This blog also was published online in Natural Products INSIDER.
Proponents and critics of legislation in Congress that would preempt states from requiring labels on genetically engineered (GE) foods disagree on whether the measure will pass in the Senate.
Sen. John Hoeven, a Republican from North Dakota, is said to be taking the lead on the issue in the Senate where a bill has yet to be introduced. But not a single Democrat in the Senate said they will work with Hoeven, according to Scott Faber, executive director of the pro-GMO labeling project, Just Label It.
Speaking during a recent call hosted for its members by the United Natural Products Alliance (UNPA), Faber said the Senate needs Democratic votes to get anything done.
Press spokespersons for Hoeven did not respond to multiple emailed requests for comment.
In July, the House passed by a vote of 275 to 150 the Safe and Accurate Food Labeling Act, a measure that was cosponsored by Reps. Mike Pompeo (R-Kansas) and G.K. Butterfield (D-North Carolina).
Brian Kennedy, a spokesman for the Grocery Manufacturers Association (GMA), said his organization expected that a bill would be introduced in the Senate and pass this fall.
“Yes, it is our understanding that Sen. Hoeven is taking the lead on introducing a companion bill in the Senate and that he is working with a number of Republican offices to further build support for the introduction of this legislation," Kennedy said Wednesday in an emailed statement.
Heather Denker, a spokesperson for Pompeo, did not immediately respond late Wednesday to an emailed request for comment.
Opponents of mandatory GE labeling have insisted that bioengineered foods are safe and that required labels would burden the food industry. GMA and other trade groups have been fighting in Vermont federal court to overturn Act 120, the state’s GE-labeling bill that is set to take effect next summer.
“The Safe and Accurate Food Labeling Act protects the consumer from a costly and confusing 50-state patchwork of labeling laws by establishing national standards and guidelines governing the use and labeling of GM technology," Kennedy said.
But proponents of mandatory GE labeling have dubbed Pompeo’s bill the DARK (Deny Americans the Right to Know) Act because they say it would deprive consumers of the right to know whether genetically modified organisms are contained in their food.
“We think consumers simply have the right to know what’s in their food," Faber said, “[and] the right to know how their food is grown."

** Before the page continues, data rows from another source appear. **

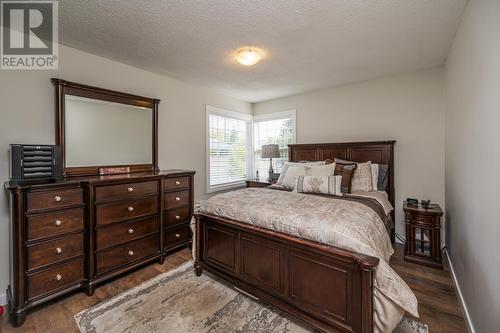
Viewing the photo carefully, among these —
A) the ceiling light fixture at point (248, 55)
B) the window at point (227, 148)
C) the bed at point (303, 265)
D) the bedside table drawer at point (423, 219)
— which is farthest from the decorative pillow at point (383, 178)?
the window at point (227, 148)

Pompeo’s legislation would preempt states from requiring labels on GE foods, foiling Vermont’s Act 120, and create a program administered by the U.S. Department of Agriculture through which foods could be certified as being produced without genetic engineering. The U.S. Food and Drug Administration could require labels on GE foods, but only if specific requirements outlined in the bill were met, including a finding that the required disclosure is “necessary to protect public health and safety or to prevent the label or labeling of the food so produced from being false or misleading."